What is needed:
Swap "closest" for "nearest" in these lines and give them back otherwise unchanged, leaving out the pictures.

Supplied records:
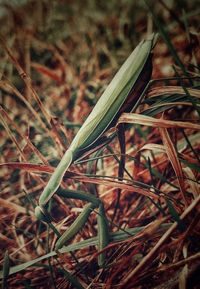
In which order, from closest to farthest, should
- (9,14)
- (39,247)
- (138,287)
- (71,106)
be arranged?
(138,287)
(39,247)
(71,106)
(9,14)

Task answer:
In which order, from nearest to farthest, should
- (9,14)
- (39,247)
- (138,287)
- (71,106)
be arranged?
(138,287)
(39,247)
(71,106)
(9,14)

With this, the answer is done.